DELOREY French (Anglicized)
Anglicized version of DESLAURIERS, a topographic name for someone living among laurels, a combination of the fused preposition and plural definite article des ‘from the’ + the plural of Old French lorier ‘laurel’.
DEMAR French, English
Combination of the French word de, meaning "from" and the Old French word maresc, meaning "marsh".
DEMAREE French (Anglicized)
Americanized spelling of French DESMARAIS.

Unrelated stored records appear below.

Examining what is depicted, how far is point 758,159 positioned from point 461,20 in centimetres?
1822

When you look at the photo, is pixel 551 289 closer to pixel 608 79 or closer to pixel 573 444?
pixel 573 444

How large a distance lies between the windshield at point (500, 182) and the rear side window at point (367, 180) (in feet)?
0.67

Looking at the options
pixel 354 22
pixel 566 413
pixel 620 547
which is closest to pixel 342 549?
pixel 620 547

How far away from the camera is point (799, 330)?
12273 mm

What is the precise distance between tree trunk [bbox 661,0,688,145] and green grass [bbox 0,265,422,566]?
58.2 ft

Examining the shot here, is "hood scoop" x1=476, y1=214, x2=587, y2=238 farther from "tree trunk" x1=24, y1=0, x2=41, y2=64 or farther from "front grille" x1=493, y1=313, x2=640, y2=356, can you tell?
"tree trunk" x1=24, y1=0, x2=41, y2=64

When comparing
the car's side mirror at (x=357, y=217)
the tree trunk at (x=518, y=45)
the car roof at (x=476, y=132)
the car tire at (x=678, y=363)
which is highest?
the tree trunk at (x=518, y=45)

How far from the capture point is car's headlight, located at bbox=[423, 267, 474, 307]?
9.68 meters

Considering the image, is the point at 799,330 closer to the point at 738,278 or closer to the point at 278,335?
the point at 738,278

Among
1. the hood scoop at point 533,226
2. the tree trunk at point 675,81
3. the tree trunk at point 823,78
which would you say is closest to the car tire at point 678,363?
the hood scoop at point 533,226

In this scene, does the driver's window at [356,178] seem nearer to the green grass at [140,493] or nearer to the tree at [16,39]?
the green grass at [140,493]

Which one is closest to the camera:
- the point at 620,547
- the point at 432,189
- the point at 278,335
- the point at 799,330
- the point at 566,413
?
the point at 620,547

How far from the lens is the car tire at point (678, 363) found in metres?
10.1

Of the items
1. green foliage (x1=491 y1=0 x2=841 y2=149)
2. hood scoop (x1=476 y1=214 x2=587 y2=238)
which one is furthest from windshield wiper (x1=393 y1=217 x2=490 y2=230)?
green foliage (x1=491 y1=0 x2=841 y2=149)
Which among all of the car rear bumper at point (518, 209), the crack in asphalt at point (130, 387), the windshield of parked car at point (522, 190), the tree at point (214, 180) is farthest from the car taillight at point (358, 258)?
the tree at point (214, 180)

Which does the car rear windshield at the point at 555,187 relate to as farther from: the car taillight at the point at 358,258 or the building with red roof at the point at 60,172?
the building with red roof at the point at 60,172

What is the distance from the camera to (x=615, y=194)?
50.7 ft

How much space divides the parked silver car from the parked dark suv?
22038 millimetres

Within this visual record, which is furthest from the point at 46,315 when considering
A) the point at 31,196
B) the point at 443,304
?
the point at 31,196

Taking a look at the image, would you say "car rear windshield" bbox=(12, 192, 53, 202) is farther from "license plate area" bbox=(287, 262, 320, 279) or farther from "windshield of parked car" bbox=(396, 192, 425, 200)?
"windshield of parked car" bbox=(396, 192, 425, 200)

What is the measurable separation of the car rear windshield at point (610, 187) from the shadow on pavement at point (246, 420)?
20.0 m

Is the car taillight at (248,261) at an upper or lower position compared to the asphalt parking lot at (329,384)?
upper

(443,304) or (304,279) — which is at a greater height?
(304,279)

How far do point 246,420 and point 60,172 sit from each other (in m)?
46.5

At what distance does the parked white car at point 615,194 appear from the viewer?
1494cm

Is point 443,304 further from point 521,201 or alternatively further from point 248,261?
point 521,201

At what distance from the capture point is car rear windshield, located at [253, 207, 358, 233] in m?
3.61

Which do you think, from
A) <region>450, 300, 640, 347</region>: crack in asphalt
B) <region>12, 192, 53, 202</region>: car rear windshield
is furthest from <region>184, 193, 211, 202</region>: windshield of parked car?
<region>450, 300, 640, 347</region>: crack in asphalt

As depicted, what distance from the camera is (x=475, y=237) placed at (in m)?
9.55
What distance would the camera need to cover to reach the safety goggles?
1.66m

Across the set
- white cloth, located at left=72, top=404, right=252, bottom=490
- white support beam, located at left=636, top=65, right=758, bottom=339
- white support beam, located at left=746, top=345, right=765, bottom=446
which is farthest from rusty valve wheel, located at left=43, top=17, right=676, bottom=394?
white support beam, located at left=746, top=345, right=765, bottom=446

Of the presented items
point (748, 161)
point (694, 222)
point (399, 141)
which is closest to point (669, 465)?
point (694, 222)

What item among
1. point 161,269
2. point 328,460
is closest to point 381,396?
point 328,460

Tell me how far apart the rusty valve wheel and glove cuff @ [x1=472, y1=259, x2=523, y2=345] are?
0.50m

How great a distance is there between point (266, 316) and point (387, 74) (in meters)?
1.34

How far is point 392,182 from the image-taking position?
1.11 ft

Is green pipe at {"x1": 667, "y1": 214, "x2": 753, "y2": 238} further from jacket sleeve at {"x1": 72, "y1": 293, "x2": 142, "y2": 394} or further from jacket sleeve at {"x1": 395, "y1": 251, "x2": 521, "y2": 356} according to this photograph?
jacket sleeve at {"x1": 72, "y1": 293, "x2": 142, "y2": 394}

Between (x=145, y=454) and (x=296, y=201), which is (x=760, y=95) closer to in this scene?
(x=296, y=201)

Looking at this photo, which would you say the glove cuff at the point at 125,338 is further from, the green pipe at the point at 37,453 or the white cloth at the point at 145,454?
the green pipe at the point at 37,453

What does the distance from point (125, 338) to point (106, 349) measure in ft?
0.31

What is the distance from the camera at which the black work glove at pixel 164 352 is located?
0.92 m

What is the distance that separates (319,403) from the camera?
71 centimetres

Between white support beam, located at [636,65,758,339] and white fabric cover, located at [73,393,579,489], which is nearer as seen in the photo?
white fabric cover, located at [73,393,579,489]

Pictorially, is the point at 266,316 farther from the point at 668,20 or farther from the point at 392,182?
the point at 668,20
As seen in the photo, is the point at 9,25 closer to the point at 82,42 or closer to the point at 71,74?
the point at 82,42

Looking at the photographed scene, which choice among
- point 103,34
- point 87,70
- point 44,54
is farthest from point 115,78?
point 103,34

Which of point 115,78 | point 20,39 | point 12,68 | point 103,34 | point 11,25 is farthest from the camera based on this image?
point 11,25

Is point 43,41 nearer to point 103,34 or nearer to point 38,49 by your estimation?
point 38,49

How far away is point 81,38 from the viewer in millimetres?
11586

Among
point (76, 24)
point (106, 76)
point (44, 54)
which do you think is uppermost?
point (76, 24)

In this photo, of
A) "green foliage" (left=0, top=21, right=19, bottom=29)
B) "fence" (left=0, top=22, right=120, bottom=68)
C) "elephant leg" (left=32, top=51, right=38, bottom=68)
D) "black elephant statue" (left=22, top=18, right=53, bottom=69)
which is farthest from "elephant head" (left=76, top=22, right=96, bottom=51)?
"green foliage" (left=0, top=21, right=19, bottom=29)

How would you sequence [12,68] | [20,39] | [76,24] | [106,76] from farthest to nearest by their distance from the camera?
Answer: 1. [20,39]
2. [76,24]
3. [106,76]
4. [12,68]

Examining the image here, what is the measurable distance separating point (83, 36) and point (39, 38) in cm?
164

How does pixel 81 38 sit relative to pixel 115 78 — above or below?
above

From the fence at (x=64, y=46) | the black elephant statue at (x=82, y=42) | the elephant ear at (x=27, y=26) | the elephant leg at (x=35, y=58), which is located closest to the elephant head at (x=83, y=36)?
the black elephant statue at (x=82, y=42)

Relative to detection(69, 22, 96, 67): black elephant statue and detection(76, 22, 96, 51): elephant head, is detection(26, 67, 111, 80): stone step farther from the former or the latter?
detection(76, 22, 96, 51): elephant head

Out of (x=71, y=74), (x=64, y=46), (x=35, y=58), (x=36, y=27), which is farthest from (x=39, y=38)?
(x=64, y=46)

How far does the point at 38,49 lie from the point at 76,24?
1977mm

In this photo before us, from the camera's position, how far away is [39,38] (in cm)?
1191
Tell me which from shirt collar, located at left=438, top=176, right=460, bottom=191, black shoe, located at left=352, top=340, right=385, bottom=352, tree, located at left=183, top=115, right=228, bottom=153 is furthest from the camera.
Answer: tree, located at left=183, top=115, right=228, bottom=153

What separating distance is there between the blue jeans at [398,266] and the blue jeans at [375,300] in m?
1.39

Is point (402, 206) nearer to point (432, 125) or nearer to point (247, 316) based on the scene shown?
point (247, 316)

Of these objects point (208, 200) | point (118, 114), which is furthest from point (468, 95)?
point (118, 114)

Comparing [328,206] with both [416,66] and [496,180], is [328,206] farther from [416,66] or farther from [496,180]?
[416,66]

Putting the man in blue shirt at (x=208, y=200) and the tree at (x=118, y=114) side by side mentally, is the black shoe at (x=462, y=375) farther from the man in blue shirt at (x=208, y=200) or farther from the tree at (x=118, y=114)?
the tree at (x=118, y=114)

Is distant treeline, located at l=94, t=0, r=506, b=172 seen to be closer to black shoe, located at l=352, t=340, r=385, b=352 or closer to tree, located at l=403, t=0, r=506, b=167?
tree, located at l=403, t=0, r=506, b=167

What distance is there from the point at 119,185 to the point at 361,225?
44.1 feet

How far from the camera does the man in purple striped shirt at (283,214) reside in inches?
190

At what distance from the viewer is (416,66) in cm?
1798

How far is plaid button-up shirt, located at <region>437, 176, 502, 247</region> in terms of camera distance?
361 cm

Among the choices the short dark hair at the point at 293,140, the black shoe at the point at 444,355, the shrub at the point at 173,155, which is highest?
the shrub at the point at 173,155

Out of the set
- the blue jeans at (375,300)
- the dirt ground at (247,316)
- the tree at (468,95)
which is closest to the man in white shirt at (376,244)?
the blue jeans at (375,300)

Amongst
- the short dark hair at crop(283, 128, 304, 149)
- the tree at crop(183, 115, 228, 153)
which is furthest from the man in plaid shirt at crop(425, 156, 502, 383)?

DEMERCHANT French (Acadian)
A name meaning "the merchant", though the spelling indicates dutch origins.
DEMERS French
From French meaning "of the seas". A famous bearer of this surname was Modeste Demers, a bishop in 18th century Vancouver.
DEMESTRE French
It's an occupational word coming from Latin. It means "master". It is of French origin.
DE MICHELE Italian, French
An Italian and French patronymic surname, meaning "son of MICHELE (1)".
DENAUT French (Rare, ?)
Possibly a variant of Denault.
DENONCOURT French (Quebec)
Possibly a habitational name.
DEPAUL French
Son of Paul
DERNIER French
Means Last in French
DEROBOAM French
unknown possibly french, family has french origins
DESANGES French (Rare)
Means "from the angels", possibly connected to the French title of the Virgin Mary Notre Dame des Anges, meaning "Our Lady of the Angels". Bearers of this surname include Louis William Desanges (1822-1905), an English artist of French descent, and French historian Jehan Desanges (1929-).
DESCATOIRE French
Alexandre Descatoire was a French sculptor (1874-1949)... [more]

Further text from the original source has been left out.